### Directions for this task
Every line with the word "site" in it should be extracted from the data that follows.

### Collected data
---*---

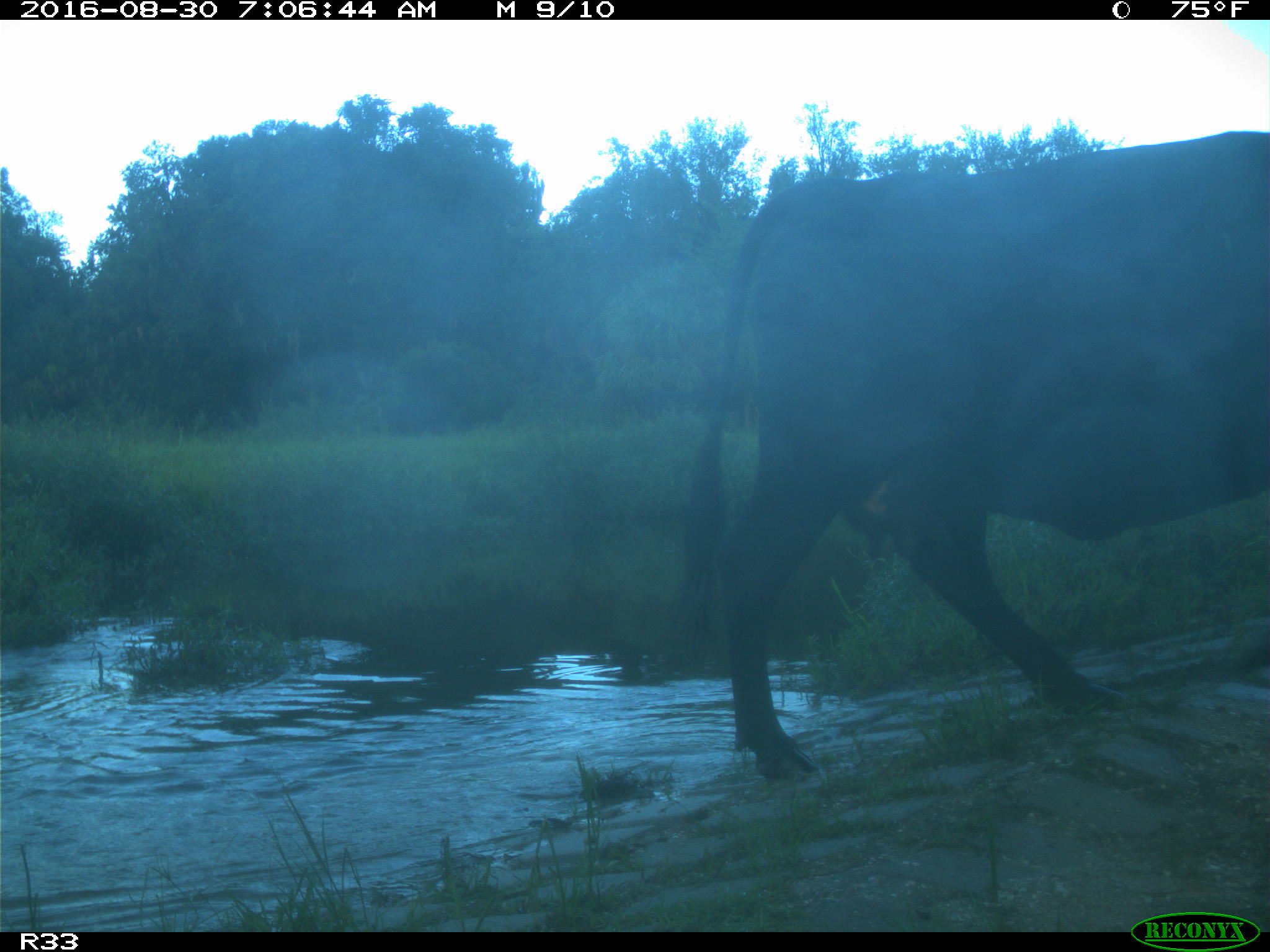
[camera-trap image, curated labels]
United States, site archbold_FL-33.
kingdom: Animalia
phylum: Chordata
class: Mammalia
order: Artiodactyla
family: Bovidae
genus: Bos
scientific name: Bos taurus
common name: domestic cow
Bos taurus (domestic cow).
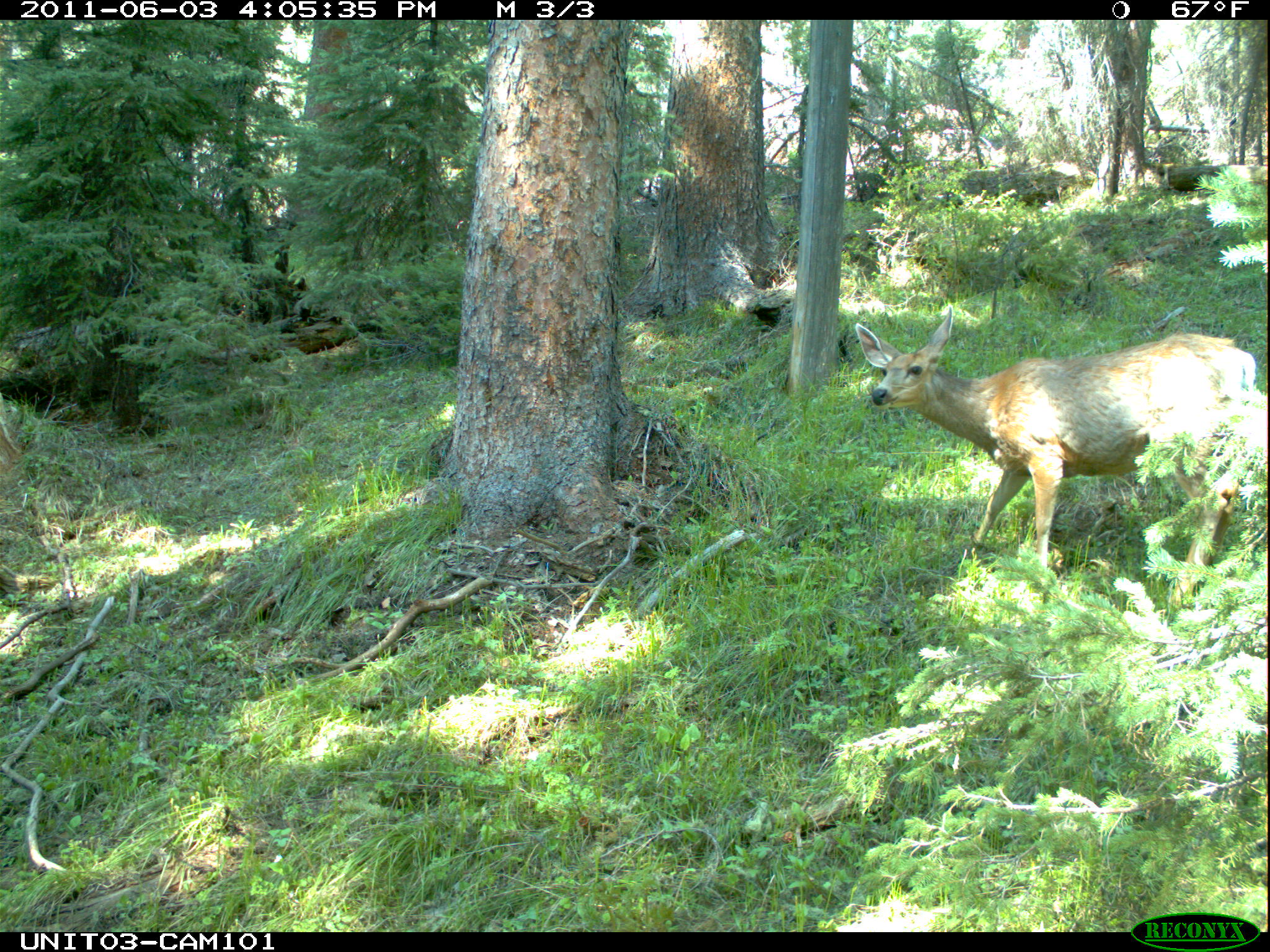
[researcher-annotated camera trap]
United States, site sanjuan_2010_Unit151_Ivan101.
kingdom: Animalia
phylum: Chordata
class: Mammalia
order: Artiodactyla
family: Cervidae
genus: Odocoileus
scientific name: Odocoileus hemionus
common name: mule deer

---*---

### Written answer
United States, site archbold_FL-33.
United States, site sanjuan_2010_Unit151_Ivan101.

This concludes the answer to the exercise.